Jack non aveva risposto, intento a rimuginare su chissà cosa, così era stato un vecchio marinaio che li seguiva fin da l’Avana a sputare la sentenza.
- Dieci minuti, forse un quarto d’ora… Siamo spacciati, Capitano! Capo Horn non perdona! – aveva piagnucolato per poi fare il segno della croce.
La figlia del fabbro aveva rivolto lo sguardo alla massa grigia all’interno della quale già baluginavano i flumini, poi aveva osservato le tre navi pirata svanire al suo interno.
Li avevano visti di sicuro, e avevano deciso di proseguire, nonostante tutto. Se i Filippini avessero dovuto superare la tempesta indenni e loro si fossero arresi non li avrebbero mai recuperati.
Era folle, ma giunti a quel punto era l’unica cosa da fare.

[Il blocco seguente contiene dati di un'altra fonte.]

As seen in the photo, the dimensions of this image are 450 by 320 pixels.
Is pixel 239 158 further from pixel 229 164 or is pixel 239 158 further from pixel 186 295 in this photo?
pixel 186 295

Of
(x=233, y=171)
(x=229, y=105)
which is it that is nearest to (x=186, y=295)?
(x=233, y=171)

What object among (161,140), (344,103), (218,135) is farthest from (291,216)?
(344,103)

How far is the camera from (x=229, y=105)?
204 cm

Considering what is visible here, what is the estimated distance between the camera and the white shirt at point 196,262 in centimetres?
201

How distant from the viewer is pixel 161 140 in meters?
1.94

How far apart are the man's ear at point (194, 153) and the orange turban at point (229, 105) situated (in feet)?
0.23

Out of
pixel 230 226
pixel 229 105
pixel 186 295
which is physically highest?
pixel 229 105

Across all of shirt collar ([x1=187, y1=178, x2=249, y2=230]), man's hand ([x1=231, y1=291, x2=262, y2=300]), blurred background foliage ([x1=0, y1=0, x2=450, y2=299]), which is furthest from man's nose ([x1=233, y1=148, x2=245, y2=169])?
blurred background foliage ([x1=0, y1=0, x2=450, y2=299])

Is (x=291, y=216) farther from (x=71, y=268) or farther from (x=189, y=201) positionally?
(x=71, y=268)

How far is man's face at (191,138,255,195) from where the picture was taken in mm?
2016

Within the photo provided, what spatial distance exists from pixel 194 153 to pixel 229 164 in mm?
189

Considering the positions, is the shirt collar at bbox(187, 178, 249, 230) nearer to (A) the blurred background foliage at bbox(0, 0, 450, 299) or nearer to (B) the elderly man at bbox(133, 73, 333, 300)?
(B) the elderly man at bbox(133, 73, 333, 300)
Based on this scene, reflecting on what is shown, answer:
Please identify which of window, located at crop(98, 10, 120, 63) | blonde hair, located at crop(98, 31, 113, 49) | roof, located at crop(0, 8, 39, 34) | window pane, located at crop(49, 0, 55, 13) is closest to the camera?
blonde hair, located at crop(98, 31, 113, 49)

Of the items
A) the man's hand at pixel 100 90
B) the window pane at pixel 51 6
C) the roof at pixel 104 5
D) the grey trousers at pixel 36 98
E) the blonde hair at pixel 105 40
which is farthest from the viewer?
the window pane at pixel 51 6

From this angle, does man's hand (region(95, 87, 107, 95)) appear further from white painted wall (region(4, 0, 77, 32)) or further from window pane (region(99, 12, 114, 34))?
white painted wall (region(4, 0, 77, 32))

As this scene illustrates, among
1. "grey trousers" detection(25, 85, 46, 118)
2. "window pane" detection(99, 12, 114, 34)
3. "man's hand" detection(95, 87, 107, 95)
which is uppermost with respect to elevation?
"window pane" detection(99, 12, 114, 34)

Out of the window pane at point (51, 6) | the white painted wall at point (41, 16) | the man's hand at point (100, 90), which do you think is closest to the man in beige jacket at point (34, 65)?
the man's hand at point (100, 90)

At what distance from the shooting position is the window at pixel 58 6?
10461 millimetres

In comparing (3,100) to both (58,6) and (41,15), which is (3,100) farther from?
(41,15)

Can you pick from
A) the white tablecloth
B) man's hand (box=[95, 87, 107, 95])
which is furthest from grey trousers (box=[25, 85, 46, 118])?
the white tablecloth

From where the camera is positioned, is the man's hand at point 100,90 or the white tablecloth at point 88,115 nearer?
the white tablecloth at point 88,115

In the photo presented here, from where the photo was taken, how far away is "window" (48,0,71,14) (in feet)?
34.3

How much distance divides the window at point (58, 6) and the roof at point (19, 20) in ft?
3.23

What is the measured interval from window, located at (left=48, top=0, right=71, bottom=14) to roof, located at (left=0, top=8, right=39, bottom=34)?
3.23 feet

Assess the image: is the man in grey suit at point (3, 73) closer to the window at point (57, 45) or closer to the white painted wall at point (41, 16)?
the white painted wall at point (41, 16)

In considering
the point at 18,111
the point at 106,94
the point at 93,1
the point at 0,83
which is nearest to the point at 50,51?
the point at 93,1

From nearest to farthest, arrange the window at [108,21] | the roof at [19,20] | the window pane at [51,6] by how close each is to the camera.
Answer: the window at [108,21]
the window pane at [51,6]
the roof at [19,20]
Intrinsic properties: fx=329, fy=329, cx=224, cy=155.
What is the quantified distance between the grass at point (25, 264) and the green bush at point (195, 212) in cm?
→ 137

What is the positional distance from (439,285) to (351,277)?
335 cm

- Dobbiamo attraversarla! – si era ritrovata ad esclamare, quasi un ordine da tanto il suo tono era parso fermo e deciso.
Solamete quando si era accorta che anche Jack aveva pronunciato quelle stesse parole si era voltata di scatto in sua direzione.
Quello le aveva rivolto un ghigno divertito e aveva alzato appena il cappello in un gesto d’intesa.
- Dritti alla meta… -
Cristal aveva ricambiato il ghigno, elettrizzata da quel motto che il pirata soleva ripetere per spronarli alla ricerca.
- E conquista la preda! – aveva concluso lei, il vento che si alzava e le onde sempre più alte.
Era stata questione di attimi, poi l’inferno li aveva travolti.
Le raffiche di vento si erano fatte sempre più forti, sino a divenire un fischio continuo che stordiva i sensi e rendeva difficile persino restare in piedi.
La nave, sballottata senza ritegno dalla tempesta, gemeva il suo dolore resistendo stoicamente alla violenza delle onde, che si riversavano sul ponte con una potenza tale da far finire i marinai sdraiati al suolo e incapaci di rialzarsi.
- Capitano! Imbarchiamo acqua! – aveva gridato la giovane brasiliana, avvinghiata al sartiame per non precipitare in mare.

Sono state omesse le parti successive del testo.